## Set problem A
In the snowmelt passage, what limits the actual snowmelt quantity?

## Reading passage
────────

The SPHY model uses the degree-day model for snowmelt to calculate the daily potential snowmelt amount:

$$A_{pot,t}=\{\begin{array}{c}{T}_{avg,t}·DD{F}_S, T_{avg,t}>0\\ 0, T_{avg,t}\le 0\end{array}$$

(9)

where A_pot,t is the potential snowmelt amount on day t (mm), and DDF_S is the DDF for snow cover (mm·°C⁻¹·d⁻¹).

The actual snowmelt quantity is limited by the amount of snow cover at the end of the previous day:

$$A_{act,t}=min \left(A_{pot,t},S{S}_{t-1}\right)$$

(10)

where A_act,t is the actual snowmelt amount on day t (mm), and SS_t-1 is the snow storage amount on day t⁻¹ (mm).

────────

(Source data)

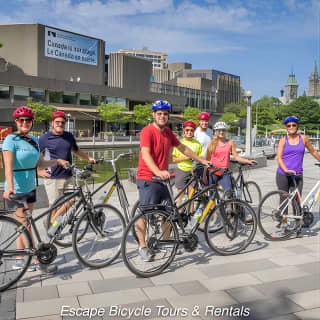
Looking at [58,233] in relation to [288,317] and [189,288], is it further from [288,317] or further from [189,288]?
[288,317]

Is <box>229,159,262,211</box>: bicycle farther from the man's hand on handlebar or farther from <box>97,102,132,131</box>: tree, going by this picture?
<box>97,102,132,131</box>: tree

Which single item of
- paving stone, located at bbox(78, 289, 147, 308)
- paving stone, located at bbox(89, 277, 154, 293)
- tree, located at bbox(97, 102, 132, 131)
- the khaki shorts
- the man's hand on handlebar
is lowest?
paving stone, located at bbox(89, 277, 154, 293)

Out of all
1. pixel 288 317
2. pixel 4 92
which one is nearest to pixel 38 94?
pixel 4 92

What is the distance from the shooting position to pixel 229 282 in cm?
403

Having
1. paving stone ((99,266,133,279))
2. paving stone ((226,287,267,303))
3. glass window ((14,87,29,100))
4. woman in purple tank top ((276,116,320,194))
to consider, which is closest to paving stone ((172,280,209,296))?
paving stone ((226,287,267,303))

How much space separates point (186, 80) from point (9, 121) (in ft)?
248

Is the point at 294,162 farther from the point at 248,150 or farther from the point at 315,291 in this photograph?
the point at 248,150

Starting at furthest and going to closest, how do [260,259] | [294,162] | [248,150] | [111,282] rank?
[248,150] < [294,162] < [260,259] < [111,282]

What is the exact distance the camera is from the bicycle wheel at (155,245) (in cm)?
412

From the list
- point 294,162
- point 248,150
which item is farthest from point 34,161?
point 248,150

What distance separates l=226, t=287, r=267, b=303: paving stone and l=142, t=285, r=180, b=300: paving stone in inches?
21.2

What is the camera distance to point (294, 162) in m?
5.88

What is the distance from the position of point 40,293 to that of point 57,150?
6.28 ft

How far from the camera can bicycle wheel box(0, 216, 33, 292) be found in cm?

────────

## Set problem B
In the records, write out the stretch from the line containing "Which single item of" through the end of the records again, replacing "khaki" with "beige" and leaving everything else unchanged.

## Exercise answer A
The amount of snow cover at the end of the previous day.

## Exercise answer B
Which single item of
- paving stone, located at bbox(78, 289, 147, 308)
- paving stone, located at bbox(89, 277, 154, 293)
- tree, located at bbox(97, 102, 132, 131)
- the beige shorts
- the man's hand on handlebar
is lowest?
paving stone, located at bbox(89, 277, 154, 293)

Out of all
1. pixel 288 317
2. pixel 4 92
which one is nearest to pixel 38 94?
pixel 4 92

What is the distance from the shooting position to pixel 229 282 in cm?
403

Having
1. paving stone ((99,266,133,279))
2. paving stone ((226,287,267,303))
3. glass window ((14,87,29,100))
4. woman in purple tank top ((276,116,320,194))
to consider, which is closest to paving stone ((172,280,209,296))?
paving stone ((226,287,267,303))

How much space separates point (186, 80) from point (9, 121) (in ft)?
248

Is the point at 294,162 farther from the point at 248,150 or farther from the point at 315,291 in this photograph?
the point at 248,150

Starting at furthest and going to closest, how do [260,259] | [294,162] | [248,150] | [111,282] rank?
[248,150] < [294,162] < [260,259] < [111,282]

What is the exact distance the camera is from the bicycle wheel at (155,245) (in cm)?
412

From the list
- point 294,162
- point 248,150
which item is farthest from point 34,161?
point 248,150

What distance separates l=226, t=287, r=267, b=303: paving stone and l=142, t=285, r=180, b=300: paving stone in inches?
21.2

What is the camera distance to point (294, 162) in m?
5.88

What is the distance from the position of point 40,293 to that of point 57,150?
6.28 ft

How far from the camera can bicycle wheel box(0, 216, 33, 292) be found in cm?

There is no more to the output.